O palco e o mundo


Eu, Pádua Fernandes, dei o título de meu primeiro livro a este blogue porque bem representa os temas sobre que pretendo escrever: assuntos da ordem do palco e da ordem do mundo, bem como aqueles que abrem as fronteiras. Como escreveu Murilo Mendes, de um lado temos "as ruas gritando de luzes e movimentos" e, de outro, "as colunas da ordem e da desordem".

sábado, 28 de abril de 2012

Poesia lésbica de político homofóbico, ou a arte sabe mais do que as instituições

Em uma nota sobre a deriva belomontesca de Jorge Mautner, lembrei como Anthony Garotinho, quando assumiu o governo do Estado do Rio de Janeiro, criou uma publicação da Secretaria de Cultura que, em seu primeiro número, publicou uma entrevista em que o governador divulgava sua persona de "poeta do amor".
De fato, Garotinho escreveu livros de versos, o que, em princípio, não destoaria da vocação beletrística de tantas autoridades brasileiras. Getúlio Vargas entrou na Academia Brasileira de Letras, José Sarney e  Marco Maciel estão lá etc. Em tantos desses casos, a literatura é tratada antes como fator de prestígio do que como objeto estético.
Talvez seja esse o caso de Garotinho, hoje deputado federal pois a lei da ficha limpa ainda não era eficaz na última eleição para o Congresso. Quero ressaltar, porém, como a obra poética do autor, embora de escasso mérito, se insurge contra as posições do político.
No portal do Centro Cultural Anthony Garotinho, instituição sediada em Campos, está disponível integralmente um dos livros de poesia do político, Diário do amor, dedicado à esposa e atual prefeita desse Município e, como ele, ex-governadora do Estado.

+---+

§ Instruções: No texto sobre a poesia de Anthony Garotinho, transcreva tudo o que vai de "Poesia lésbica de" até "como objeto estético.".

§ Dados disponíveis:

+---+

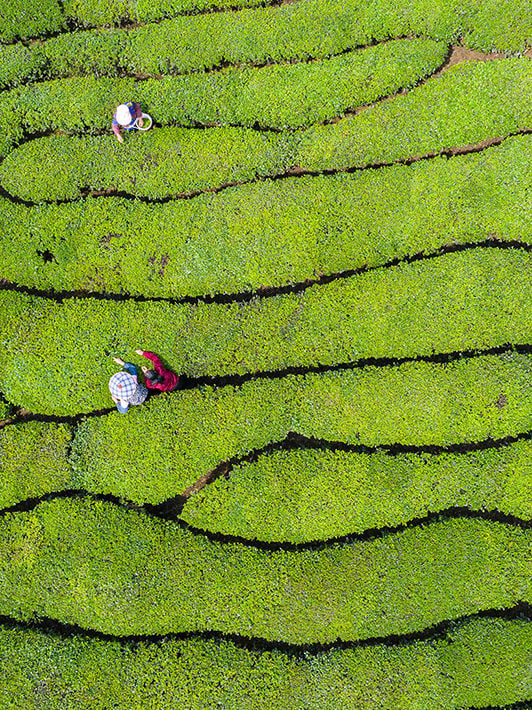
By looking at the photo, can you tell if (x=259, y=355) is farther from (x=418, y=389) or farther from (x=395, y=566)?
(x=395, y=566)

+---+

§ Resposta do exercício:
Poesia lésbica de político homofóbico, ou a arte sabe mais do que as instituições

Em uma nota sobre a deriva belomontesca de Jorge Mautner, lembrei como Anthony Garotinho, quando assumiu o governo do Estado do Rio de Janeiro, criou uma publicação da Secretaria de Cultura que, em seu primeiro número, publicou uma entrevista em que o governador divulgava sua persona de "poeta do amor".
De fato, Garotinho escreveu livros de versos, o que, em princípio, não destoaria da vocação beletrística de tantas autoridades brasileiras. Getúlio Vargas entrou na Academia Brasileira de Letras, José Sarney e  Marco Maciel estão lá etc. Em tantos desses casos, a literatura é tratada antes como fator de prestígio do que como objeto estético.